- [READING PASSAGE]
[Import-SIG] PEP 489: Multi-phase extension module initialization; version 5

Tue May 19 02:07:57 CEST 2015

Thanks for working on this, Petr (et al.).  Sorry I've missed the
previous discussion.  Comments are in-line.

-eric

On Mon, May 18, 2015 at 8:02 AM, Petr Viktorin <encukou at gmail.com> wrote:
> [snip]
>
> Furthermore, the majority of currently existing extension modules has
> problems with sub-interpreter support and/or interpreter reloading, and,
> while
> it is possible with the current infrastructure to support these
> features, it is neither easy nor efficient.
> Addressing these issues was the goal of PEP 3121, but many extensions,
> including some in the standard library, took the least-effort approach
> to porting to Python 3, leaving these issues unresolved.
> This PEP keeps backwards compatibility, which should reduce pressure and
> give
> extension authors adequate time to consider these issues when porting.

So just be to sure I understand, now PyModuleDef.m_slots will
unambiguously indicate whether or not an extension module is
compliant, right?

- [ACTIVITY LIST]
1. Copy the part of the PEP 489 mailing list post that opens with the words containing "On Mon, May" and closes with "easy nor efficient.", changing "interpreter reloading" to "module reloading".
2. Continue the PEP 489 mailing list post from where it ends.
You will not need the material for this.

- [DATASET CONTENT]
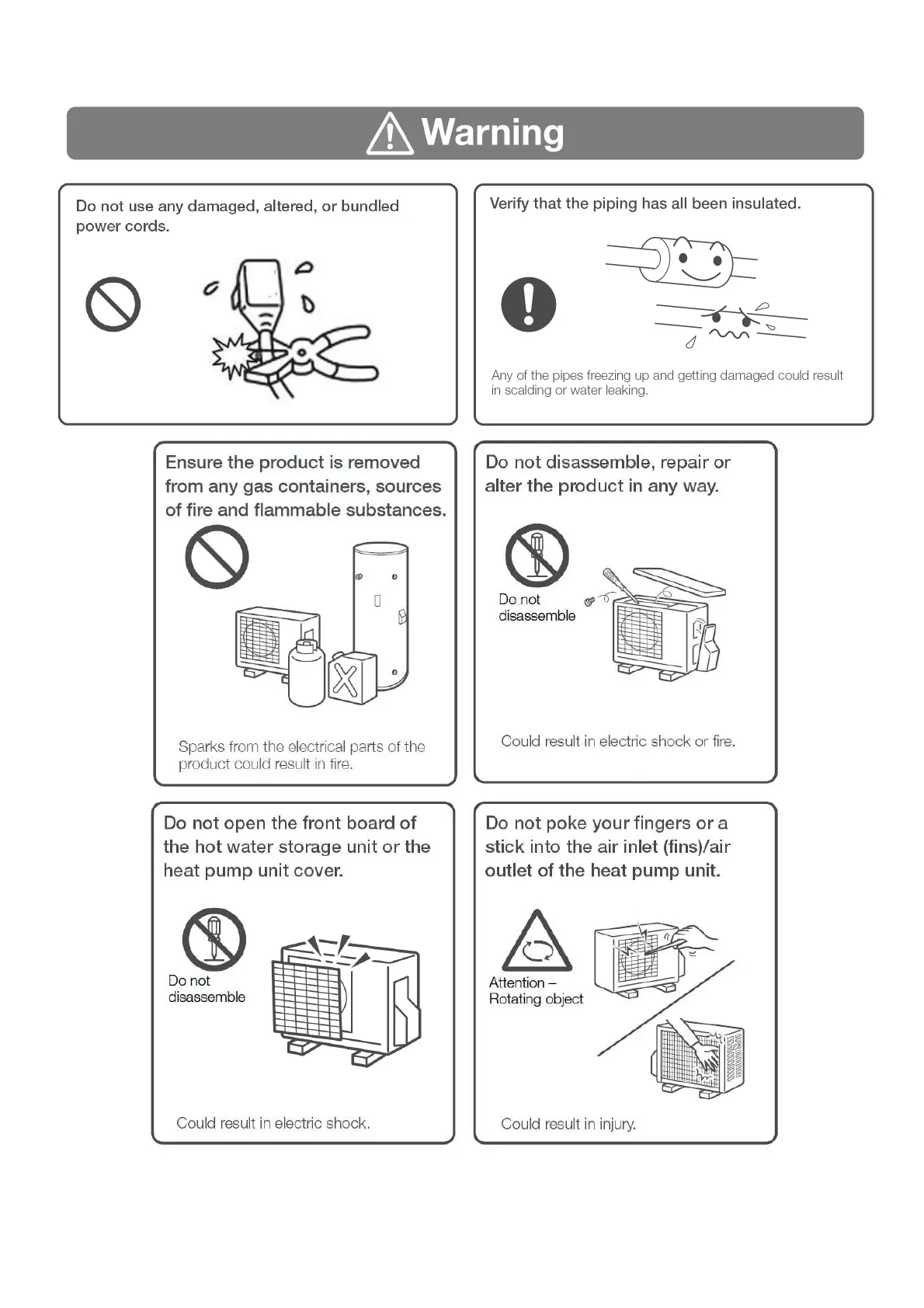 Warning

Do not use any damaged, altered, or bundled power cords.

Verify that the piping has all been insulated.

Any of the pipes freezing up and getting damaged could result in scalding or water leaking.

Ensure the product is removed from any gas containers, sources of fire and flammable substances.

Sparks from the electrical parts of the product could result in fire.

Do not disassemble, repair or alter the product in any way.

Do not disassemble

Could result in electric shock or fire.

Do not open the front board of the hot water storage unit or the heat pump unit cover.

Do not disassemble

Could result in electric shock.

Do not poke your fingers or a stick into the air inlet (fins)/air outlet of the heat pump unit.

Attention – Rotating object

Could result in injury.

- [ANSWERS GIVEN]
1.
On Mon, May 18, 2015 at 8:02 AM, Petr Viktorin <encukou at gmail.com> wrote:
> [snip]
>
> Furthermore, the majority of currently existing extension modules has
> problems with sub-interpreter support and/or module reloading, and,
> while
> it is possible with the current infrastructure to support these
> features, it is neither easy nor efficient.

2.
> [snip]
>
> The proposal
> ============

This section should include an indication of how the loader (and
perhaps finder) will change for builtin, frozen, and extension
modules.  It may help to describe the proposal up front by how the
loader implementation would look if it were somehow implemented in
Python code.  The subsequent sections sometimes indicate where
different things take place, but an explicit outline (as Python code)
would make the entire flow really obvious.  Putting that toward the
beginning of this section would help clearly set the stage for the
rest of the proposal.

> [snip]
> Unknown slot IDs will cause the import to fail with SystemError.

Was there any consideration made for just ignoring unknown slot IDs?
My gut reaction is that you have it the right way, but I can still
imagine use cases for custom slots that PyModuleDef_Init wouldn't know
about.

>
> When using multi-phase initialization, the *m_name* field of PyModuleDef
> will
> not be used during importing; the module name will be taken from the
> ModuleSpec.

So m_name will be strictly ignored by PyModuleDef_Init?

>
> To prevent crashes when the module is loaded in older versions of Python,
> the PyModuleDef object must be initialized using the newly added
> PyModuleDef_Init function.
> For example, an extension module "example" would be exported as::
>
>     static PyModuleDef example_def = {...}
>
>     PyMODINIT_FUNC
>     PyInit_example(void)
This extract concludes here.